Bitcoin halving serves a crucial purpose in maintaining Bitcoin’s scarcity. By periodically reducing the block reward, the halving ensures that the influx of new Bitcoins into circulation is gradually slowed down. This restricted release rate contributes to Bitcoin’s inherent scarcity, which is a key component of its value proposition as a deflationary asset. As the supply of bitcoin decreases over time, the value of the remaining Bitcoin increases, making it a more alluring asset for investors. Furthermore, the halving plays a role in maintaining the stability and security of the Bitcoin network.

Since its launch, Bitcoin has experienced three halvings.
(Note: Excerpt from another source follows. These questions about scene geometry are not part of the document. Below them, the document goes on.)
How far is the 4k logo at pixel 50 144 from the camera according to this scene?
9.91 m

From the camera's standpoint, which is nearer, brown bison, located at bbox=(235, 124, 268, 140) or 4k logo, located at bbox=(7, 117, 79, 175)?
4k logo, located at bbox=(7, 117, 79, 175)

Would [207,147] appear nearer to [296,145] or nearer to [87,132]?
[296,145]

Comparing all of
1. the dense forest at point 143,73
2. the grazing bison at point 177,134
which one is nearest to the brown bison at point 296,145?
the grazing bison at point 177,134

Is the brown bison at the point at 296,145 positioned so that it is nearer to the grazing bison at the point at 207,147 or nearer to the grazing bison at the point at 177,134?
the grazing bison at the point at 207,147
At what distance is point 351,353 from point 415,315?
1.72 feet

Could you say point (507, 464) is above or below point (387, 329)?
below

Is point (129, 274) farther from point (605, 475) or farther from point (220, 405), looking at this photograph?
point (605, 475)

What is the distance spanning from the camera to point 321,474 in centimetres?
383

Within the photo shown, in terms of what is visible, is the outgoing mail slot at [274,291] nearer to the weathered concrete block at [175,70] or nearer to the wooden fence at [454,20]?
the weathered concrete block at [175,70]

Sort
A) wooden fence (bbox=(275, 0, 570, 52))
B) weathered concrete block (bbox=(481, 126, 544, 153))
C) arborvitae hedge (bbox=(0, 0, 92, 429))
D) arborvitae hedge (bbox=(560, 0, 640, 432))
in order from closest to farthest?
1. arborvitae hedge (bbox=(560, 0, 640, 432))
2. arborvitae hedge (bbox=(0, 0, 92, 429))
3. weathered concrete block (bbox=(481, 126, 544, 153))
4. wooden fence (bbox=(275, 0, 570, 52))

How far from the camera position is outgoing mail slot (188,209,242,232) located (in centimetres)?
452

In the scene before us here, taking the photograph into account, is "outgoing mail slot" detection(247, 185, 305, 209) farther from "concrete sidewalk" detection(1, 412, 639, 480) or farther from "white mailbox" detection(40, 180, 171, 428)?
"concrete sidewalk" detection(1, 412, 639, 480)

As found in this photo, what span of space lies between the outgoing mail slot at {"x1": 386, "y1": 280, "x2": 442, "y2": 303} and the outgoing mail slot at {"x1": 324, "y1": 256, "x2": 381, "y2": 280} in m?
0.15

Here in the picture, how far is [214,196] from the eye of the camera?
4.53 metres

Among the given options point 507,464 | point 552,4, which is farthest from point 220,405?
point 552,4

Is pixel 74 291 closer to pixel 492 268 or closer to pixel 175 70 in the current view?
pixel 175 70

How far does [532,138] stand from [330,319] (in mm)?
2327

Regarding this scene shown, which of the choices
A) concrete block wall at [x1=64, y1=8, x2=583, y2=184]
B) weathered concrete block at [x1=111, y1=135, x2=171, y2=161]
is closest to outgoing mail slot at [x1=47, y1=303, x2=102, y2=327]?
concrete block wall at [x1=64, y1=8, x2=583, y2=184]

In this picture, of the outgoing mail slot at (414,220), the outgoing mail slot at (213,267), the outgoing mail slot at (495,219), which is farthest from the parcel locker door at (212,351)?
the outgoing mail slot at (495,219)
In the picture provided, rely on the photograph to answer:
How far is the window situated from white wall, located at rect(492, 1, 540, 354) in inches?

Prior to 2012, the reward for each block in the chain mined was 50 BTC. After the first halving that occurred on November 28, 2012, the value of each block mined was cut in half to 25 BTC. The second halving occurred on July 9, 2016 which halved the value again to 12.5 BTC. The most recent halving transpired on May 11, 2020 that dropped the amount to 6.25 BTC per block. As of December 5, 2023, the Bitcoin network reached 819,817 blocks according to The next halving will happen at block 840,000 between April and May 2024.

As Bitcoin approaches the fourth halving, slated for 2024, the cryptocurrency community is buzzing with anticipation. While predicting the exact impact on price is challenging, the halving is widely regarded as a significant event that could shape the future trajectory of Bitcoin. The forthcoming halving is expected to witness a 50% reduction in the block reward, from 6.25 BTC to 3.125 BTC, further intensifying Bitcoin’s scarcity and potentially triggering another significant price surge. However, it is crucial to note that market dynamics and inflation rate can also play a role in determining the price trajectory following the halving.

The dynamics of the cryptocurrency’s supply and demand are directly by Bitcoin halving. According to the law of supply and demand, a shortage in supply often drives up the price of a good or service. Driven by the halving mechanism, Bitcoin’s supply trajectory undergoes a periodic reduction, shaping the economic landscape of the cryptocurrency. Halvings effectively curtail the supply of new BTC, diminishing its availability in the market. Following its first halving in 2012, Bitcoin’s price surged from $12.35 to $127 over the span of 150 days. Likewise, the second halving event in 2016 witnessed a similar price appreciation, with Bitcoin rising from $650.53 to $758.61 within the next 150 days. The halving day of 2020 marked a trading price of $8,821.42 for Bitcoin, which soared to a whopping $10,943 within 150 days.